The idea could still use some fleshing out, but I like that it puts scavenging more in the hands of the player, rather than just random loot generation per-hex. We'll see how it works in practice.
And That's Not All!
Really, this may be the most exclamation mark dense post I've written yet. But there's a lot to talk about! In addition to the above, I've worked on:
- Adding Playtomic API for metrics - Playtomic was super easy to implement, and I'm already collecting data on my debug plays. Still working out the best metrics to track, but this should be a no-brainer for game devs out there. It's free, easy, and useful.

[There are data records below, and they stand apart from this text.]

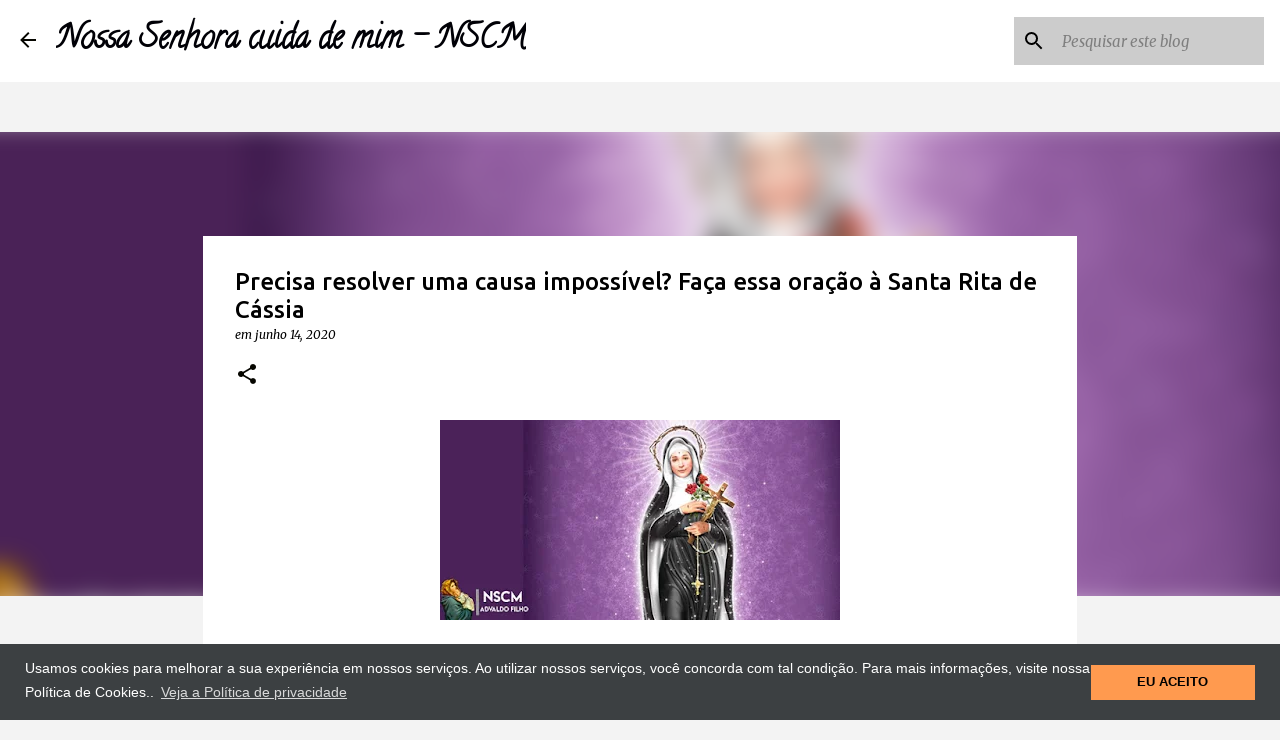

--- FILE ---
content_type: text/html; charset=utf-8
request_url: https://www.google.com/recaptcha/api2/aframe
body_size: 113
content:
<!DOCTYPE HTML><html><head><meta http-equiv="content-type" content="text/html; charset=UTF-8"></head><body><script nonce="Fp8TIO1ucytsFO5kpySlDw">/** Anti-fraud and anti-abuse applications only. See google.com/recaptcha */ try{var clients={'sodar':'https://pagead2.googlesyndication.com/pagead/sodar?'};window.addEventListener("message",function(a){try{if(a.source===window.parent){var b=JSON.parse(a.data);var c=clients[b['id']];if(c){var d=document.createElement('img');d.src=c+b['params']+'&rc='+(localStorage.getItem("rc::a")?sessionStorage.getItem("rc::b"):"");window.document.body.appendChild(d);sessionStorage.setItem("rc::e",parseInt(sessionStorage.getItem("rc::e")||0)+1);localStorage.setItem("rc::h",'1769002733865');}}}catch(b){}});window.parent.postMessage("_grecaptcha_ready", "*");}catch(b){}</script></body></html>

- Implemented a preloader - The final version of the game will need to be self-contained for portal sponsorship, so I made it possible to roll the content into the package based on compiler options. Doing so means a larger file size, though, so the preloader is there to tell the user how much game has downloaded in real time. Flixel's built-in preloader was easy enough to tailor to my needs.
- Implemented SecureSWF by Kindi LLC - Just the trial version for now, but I think this is the package I'll be going with. It was a bit tricky to get working, as the settings needed tweaking to work with my code. But I managed to get it working in an afternoon, and most devs swear by it. So this is going to be a near-term purchase for me.
- Added a save/load game feature - Still hammering the kinks out, but I can now save data for a game. Not sure where I'm going to store it yet, though. Considering GamerSafe, but I don't want to kibosh my chances of getting sponsored.
And there's still so much more to do. I'm being pretty harsh on feature cuts right now, trying to get something viable packaged and ready for sponsorship this month. It breaks my heart to leave some features on the cutting room floor, but I should be able to scavenge them for the next iteration. "Release early and often," they say, and I am looooong overdue in that department.